BEGIN SOURCE DOCUMENT

Decarbonising the heating and cooling sector is central to achieving the EU's energy and climate objectives.

Increasing renewables in heating and cooling

The Renewable Energy Directive (EU/2023/2413) includes specific measures to accelerate the development of renewables in heating and cooling. This includes binding national targets where each EU country must increase the share of renewables in heating and cooling every year, and a list of measures from which EU countries must pick in order to achieve them. The directive also includes targets on the share of renewables in district heating and cooling and in buildings. 

It requires EU countries to introduce measures to ensure energy system integration – that heating and cooling contribute to a more efficient, economic and flexible energy system; it also promotes the recovery and use of  waste heat and cold. In addition, the directive requires EU countries to ensure that there are enough qualified installers of heating and cooling systems; it also includes measures for integrating renewables in the EU building stock, the largest heating and cooling end-use sector.

END SOURCE DOCUMENT
BEGIN DATA

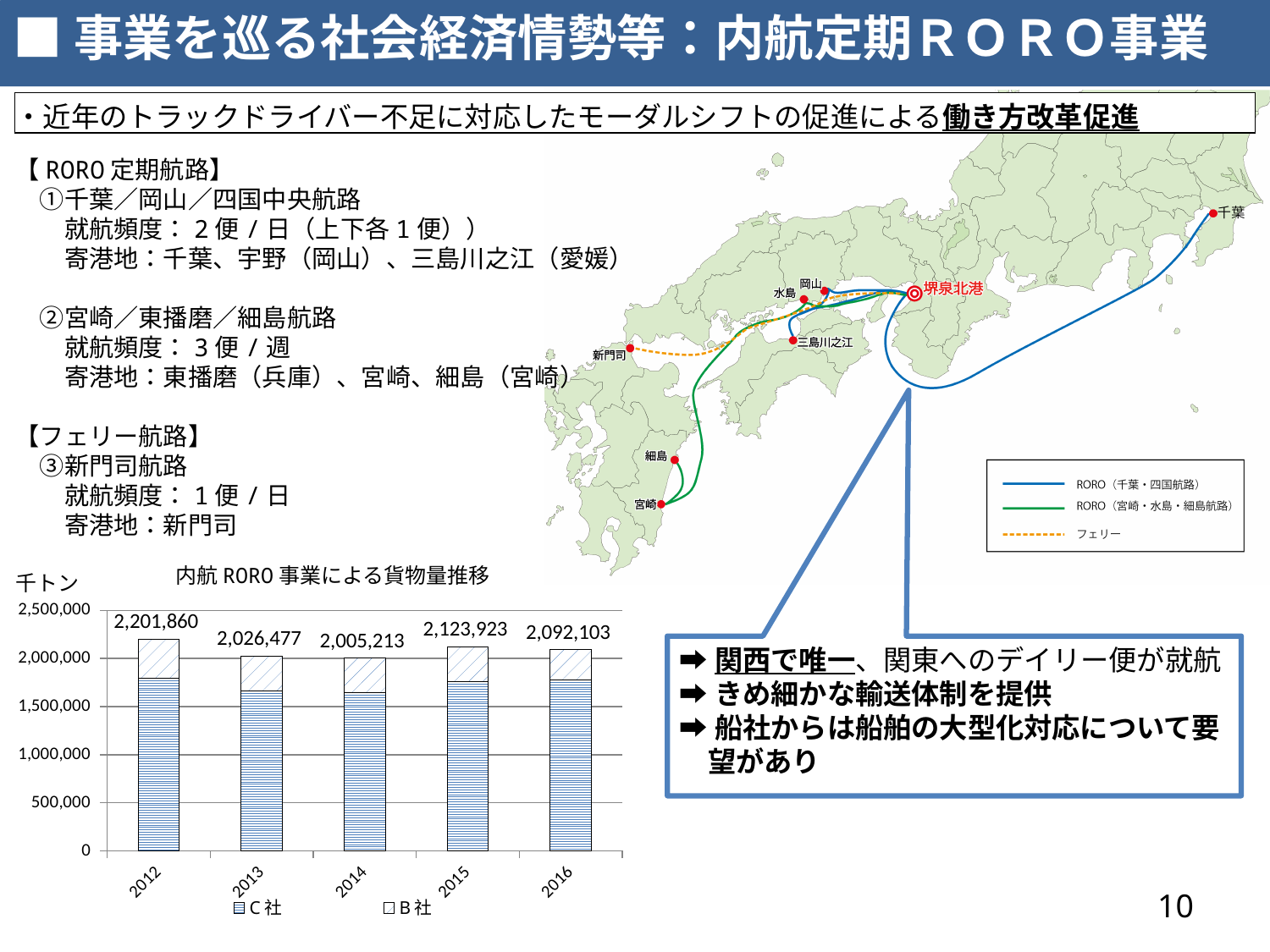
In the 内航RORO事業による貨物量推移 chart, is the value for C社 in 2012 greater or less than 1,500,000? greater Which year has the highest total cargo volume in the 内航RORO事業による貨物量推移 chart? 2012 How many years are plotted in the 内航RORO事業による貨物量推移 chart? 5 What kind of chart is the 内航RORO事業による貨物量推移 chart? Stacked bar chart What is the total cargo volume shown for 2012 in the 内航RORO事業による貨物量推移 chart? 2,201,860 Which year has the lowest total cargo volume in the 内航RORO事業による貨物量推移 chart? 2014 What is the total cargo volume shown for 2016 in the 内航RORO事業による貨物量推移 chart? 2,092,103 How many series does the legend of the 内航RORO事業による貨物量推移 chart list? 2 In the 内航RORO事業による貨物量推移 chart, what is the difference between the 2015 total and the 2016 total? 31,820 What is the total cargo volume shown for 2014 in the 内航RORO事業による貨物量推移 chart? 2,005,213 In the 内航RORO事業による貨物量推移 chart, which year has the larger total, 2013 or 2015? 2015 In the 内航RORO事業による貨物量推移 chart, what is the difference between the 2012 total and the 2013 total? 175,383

END DATA
BEGIN DATA

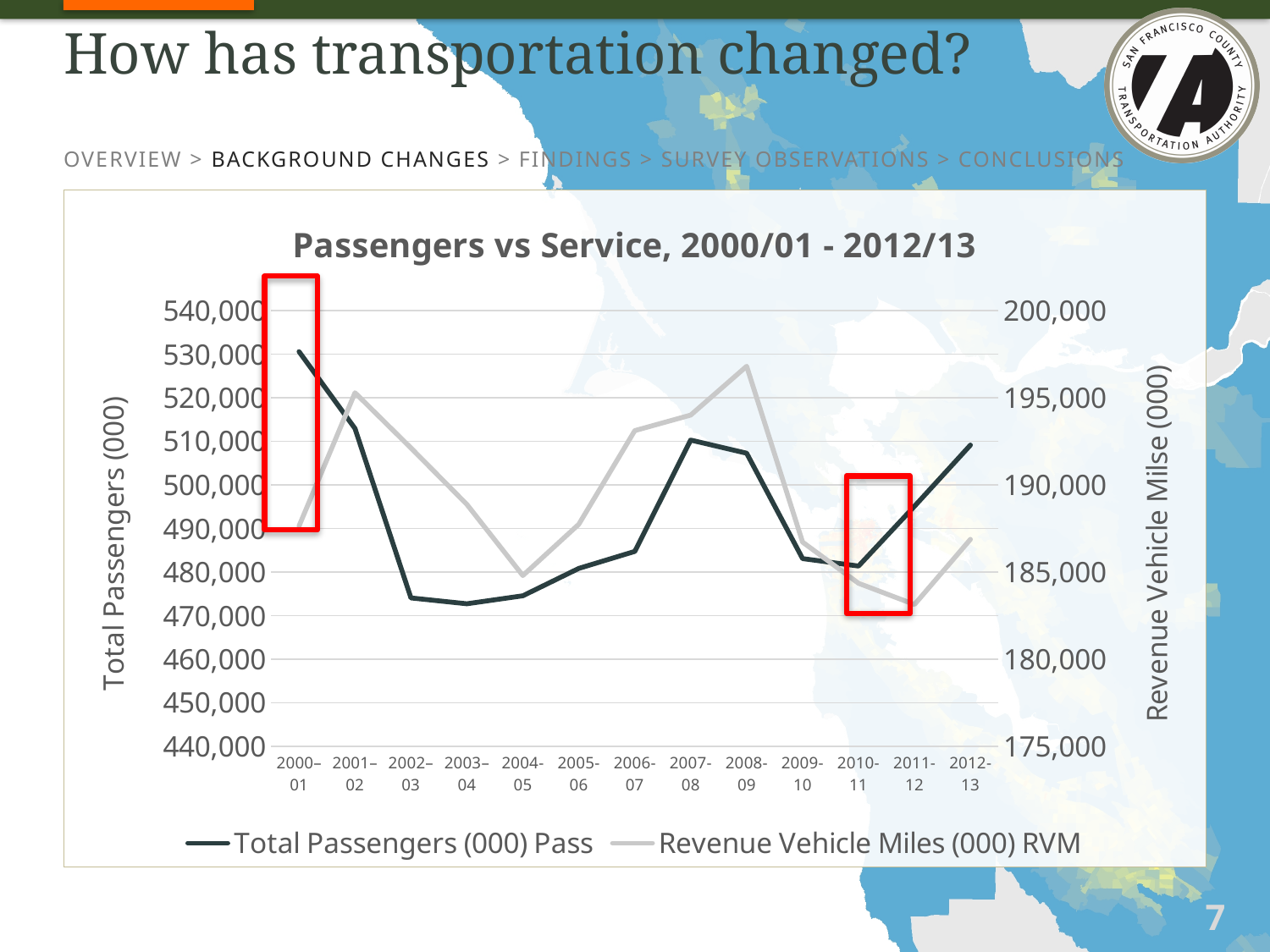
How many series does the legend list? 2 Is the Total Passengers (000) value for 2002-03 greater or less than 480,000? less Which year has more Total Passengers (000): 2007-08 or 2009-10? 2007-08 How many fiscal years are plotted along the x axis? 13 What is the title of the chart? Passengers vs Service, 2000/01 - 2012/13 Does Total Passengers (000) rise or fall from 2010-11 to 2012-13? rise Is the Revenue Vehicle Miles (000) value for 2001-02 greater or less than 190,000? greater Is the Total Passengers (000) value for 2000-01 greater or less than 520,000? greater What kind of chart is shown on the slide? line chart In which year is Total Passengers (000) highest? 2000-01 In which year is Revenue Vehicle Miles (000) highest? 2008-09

END DATA

• **ACTIVITY LIST**:
A – Using the heating and cooling text, answer the following:
(i) Which directive includes measures to speed up the development of renewables in heating and cooling?
(ii) Under the binding national targets, what must each EU country do every year?
(iii) What does the text call the largest heating and cooling end-use sector?
B – Reproduce word for word the part of the heating and cooling text that opens with the words containing "The Renewable Energy" and closes with "and in buildings.".
Rely only on the heating and cooling text, not on the data.

• **SOLUTION LIST**:
A –
(i) The Renewable Energy Directive (EU/2023/2413).
(ii) Increase the share of renewables in heating and cooling.
(iii) The EU building stock.

B –
The Renewable Energy Directive (EU/2023/2413) includes specific measures to accelerate the development of renewables in heating and cooling. This includes binding national targets where each EU country must increase the share of renewables in heating and cooling every year, and a list of measures from which EU countries must pick in order to achieve them. The directive also includes targets on the share of renewables in district heating and cooling and in buildings.